Spatial relationship records ▸
------------
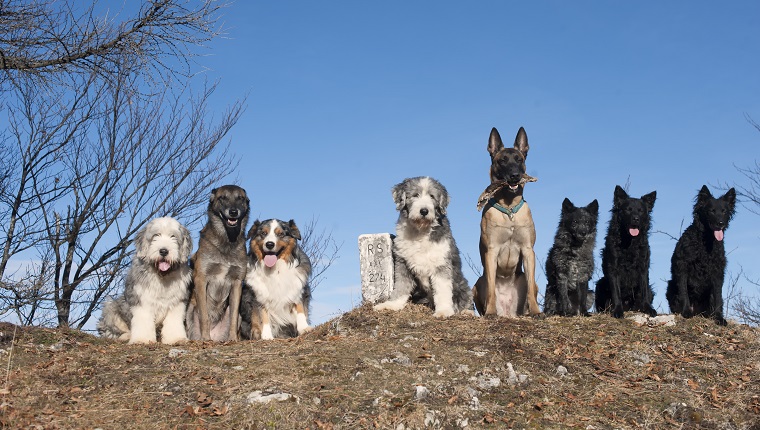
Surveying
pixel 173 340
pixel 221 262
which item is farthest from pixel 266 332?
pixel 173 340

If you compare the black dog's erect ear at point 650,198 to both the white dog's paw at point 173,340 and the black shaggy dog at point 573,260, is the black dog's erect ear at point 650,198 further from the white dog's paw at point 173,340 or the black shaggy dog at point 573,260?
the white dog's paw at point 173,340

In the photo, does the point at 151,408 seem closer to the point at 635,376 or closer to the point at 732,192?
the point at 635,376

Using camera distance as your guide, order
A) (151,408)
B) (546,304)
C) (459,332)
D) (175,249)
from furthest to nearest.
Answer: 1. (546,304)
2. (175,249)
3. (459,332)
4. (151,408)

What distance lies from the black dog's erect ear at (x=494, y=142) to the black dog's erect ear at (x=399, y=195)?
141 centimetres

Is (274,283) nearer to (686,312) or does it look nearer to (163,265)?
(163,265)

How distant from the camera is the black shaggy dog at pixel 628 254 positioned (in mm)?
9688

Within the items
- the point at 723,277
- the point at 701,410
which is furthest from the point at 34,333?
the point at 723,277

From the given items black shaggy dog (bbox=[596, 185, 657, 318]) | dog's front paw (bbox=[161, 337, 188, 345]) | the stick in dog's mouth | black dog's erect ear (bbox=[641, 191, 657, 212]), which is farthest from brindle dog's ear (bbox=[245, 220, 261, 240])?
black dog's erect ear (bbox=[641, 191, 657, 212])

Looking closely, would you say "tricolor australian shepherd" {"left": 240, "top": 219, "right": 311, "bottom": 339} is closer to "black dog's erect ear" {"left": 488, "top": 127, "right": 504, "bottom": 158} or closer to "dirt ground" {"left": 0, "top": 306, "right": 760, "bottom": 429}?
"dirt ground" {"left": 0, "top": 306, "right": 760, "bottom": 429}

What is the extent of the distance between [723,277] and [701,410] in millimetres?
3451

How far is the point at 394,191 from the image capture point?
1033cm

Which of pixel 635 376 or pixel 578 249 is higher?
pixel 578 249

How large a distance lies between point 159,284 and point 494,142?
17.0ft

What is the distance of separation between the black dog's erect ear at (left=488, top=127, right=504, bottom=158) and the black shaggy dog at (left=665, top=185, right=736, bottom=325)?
------------
Written problem ▸ Write out all the records again, replacing "black shaggy dog" with "black fluffy dog" everywhere and leaving everything else the same. Omit the pictures.

Answer to this task ▸
Surveying
pixel 173 340
pixel 221 262
which item is farthest from pixel 266 332?
pixel 173 340

If you compare the black dog's erect ear at point 650,198 to both the white dog's paw at point 173,340 and the black fluffy dog at point 573,260, is the black dog's erect ear at point 650,198 further from the white dog's paw at point 173,340 or the black fluffy dog at point 573,260?
the white dog's paw at point 173,340

In the photo, does the point at 151,408 seem closer to the point at 635,376 or closer to the point at 732,192?
the point at 635,376

Using camera distance as your guide, order
A) (151,408)
B) (546,304)
C) (459,332)
D) (175,249)
from furthest to nearest.
Answer: 1. (546,304)
2. (175,249)
3. (459,332)
4. (151,408)

What distance lies from the black dog's erect ear at (x=494, y=142) to the black dog's erect ear at (x=399, y=195)?
141 centimetres

Is (274,283) nearer to (686,312) or does it look nearer to (163,265)?
(163,265)

How distant from the camera is the black fluffy dog at pixel 628 254 positioned (in mm)?
9688

Within the items
- the point at 723,277
- the point at 701,410
which is furthest from the point at 34,333?
the point at 723,277

From the given items black fluffy dog (bbox=[596, 185, 657, 318]) | dog's front paw (bbox=[161, 337, 188, 345]) | the stick in dog's mouth | black dog's erect ear (bbox=[641, 191, 657, 212]), which is farthest from brindle dog's ear (bbox=[245, 220, 261, 240])?
black dog's erect ear (bbox=[641, 191, 657, 212])

Looking closely, would you say "tricolor australian shepherd" {"left": 240, "top": 219, "right": 311, "bottom": 339} is closer to "black dog's erect ear" {"left": 488, "top": 127, "right": 504, "bottom": 158} or closer to "dirt ground" {"left": 0, "top": 306, "right": 760, "bottom": 429}?
"dirt ground" {"left": 0, "top": 306, "right": 760, "bottom": 429}

What is the extent of the distance between [723,277] and [701,410] in millimetres?
3451

How far is the point at 394,191 from the image capture point?
1033cm

Which of pixel 635 376 or pixel 578 249 is higher?
pixel 578 249

How large a distance lies between point 159,284 and point 494,142?
17.0ft

What is the distance of separation between the black dog's erect ear at (left=488, top=127, right=504, bottom=158) and the black fluffy dog at (left=665, top=185, right=736, bottom=325)?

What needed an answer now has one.